Mais ce qui reste le plus pertinent c'est l'expérience individuelle vécue au sein de l'entreprise. Les managers doivent avoir une approche individualisée et non se baser sur des généralisations. Veiller à ce qu'un collaborateur ne ressente pas de sentiment d'injustice par exemple, que ce soit au niveau de la rémunération ou de l'avancement de carrière, est primordial.

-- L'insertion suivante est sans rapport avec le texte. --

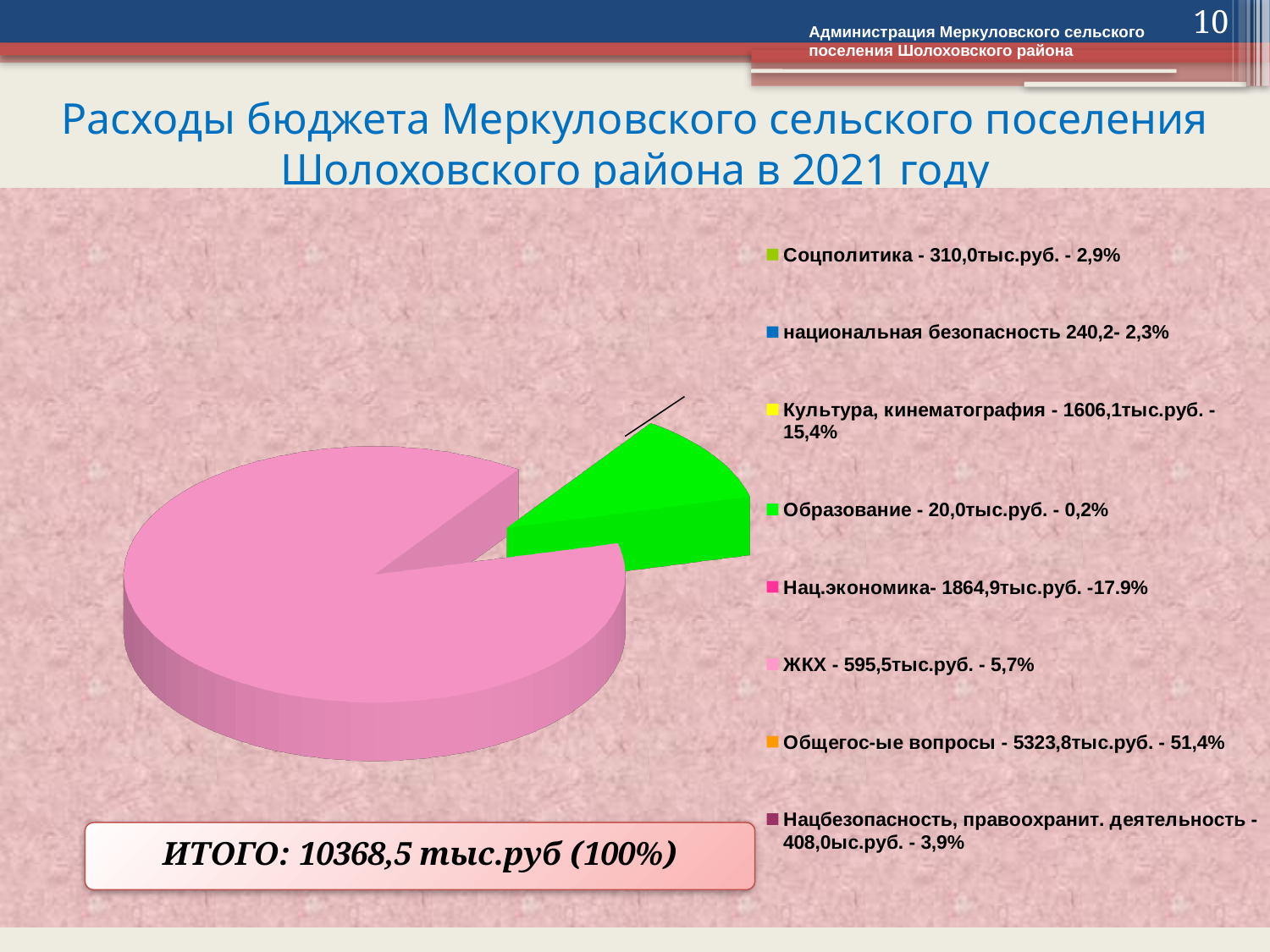
What is the amount for Нац.экономика? 1864,9тыс.руб. What share of the budget does Культура, кинематография account for? 15,4% What is the total budget expenditure (ИТОГО) shown on the slide? 10368,5 тыс.руб (100%) Which category has the highest value in the legend? Общегос-ые вопросы Which is larger, the value for ЖКХ or the value for Нацбезопасность, правоохранит. деятельность? ЖКХ How many categories does the legend of the pie chart list? 8 What is the value for Соцполитика according to the legend? 310,0тыс.руб. - 2,9% What share of the budget does Общегос-ые вопросы account for? 51,4% Which category has the lowest value in the legend? Образование What is the title of the slide containing the chart? Расходы бюджета Меркуловского сельского поселения Шолоховского района в 2021 году What kind of chart is shown on the slide? pie chart What is the difference in percentage share between Нац.экономика and Культура, кинематография? 2,5%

Selon vous, la fonction commerciale est en tension entre le besoin de personnalisation de la relation client et une demande " d'agressivité " qui permette de conclure des ventes rapidement...

Il y a de plus en plus besoin d'un rôle de conseil au client, mais en même temps il y a une pression croissante pour avoir des résultats rapides, des ouvertures de comptes, et la pression augmente sur le personnel commercial. On peut faire du one shot très rentable rapidement, on peut faire du conseil et du long terme, mais on ne peut pas avoir les deux en même temps. Or maintenant, c'est ce qu'on demande.

Mais cela dépend de l'approche de l'entreprise et de son secteur. Les commerciaux de Nespresso, par exemple, ont un certain confort dans la vente, la marque est reconnue, ils disposent de beaucoup de moyens, et vendent des expériences plus qu'un produit.

Quelles tendances commerciales se dessinent ?

L'intermédiaire commercial peut faire le lien entre des producteurs locaux et des clients locaux

Outre la tension entre la pression au résultat et le besoin de conseil client, on remarque un retour au local, à des enseignes de plus petite taille, avec des hypermarchés délaissés au profit des moyennes surfaces de proximité. Cela peut se développer aussi dans la vente aux professionnels, avec une force de vente qui insiste sur l'aspect local. L'intermédiaire commercial peut faire le lien entre des producteurs locaux et des clients locaux, c'est de plus en plus recherché dans la restauration collective notamment.

Je me souviens d'un commercial qui travaillait dans le sud-ouest et avait un fort accent de la région : c'était un point qui jouait en sa faveur, car cela lui donnait de l'authenticité et inspirait confiance. Après le Made in France, on pourrait imaginer le "Made in région". Si l'intermédiaire propose des produits locaux, cela peut faire la différence par rapport à des concurrents.

On peut aussi réfléchir à relocaliser sa force de vente ou son réseau de distribution. Cela dépend de l'entreprise, mais avoir des commerciaux implantés localement peut apporter une plus-value, comparée à une force de vente centralisée qui se déplace ensuite dans tout le pays.

Laurent Giraud est maître de conférences à la Toulouse School of Management de l'université Toulouse Capitole, et membre du laboratoire TSM Research. Il a publié plusieurs ouvrages et chapitres d'ouvrage et articles de revues, dont Les fonctions commerciales au coeur de l'évolution des intermédiaires du BtoB. Une étude exploratoire, dans la revue Management et Avenir de 2012. Il intervient également en entreprise sur la question des ressources humaines.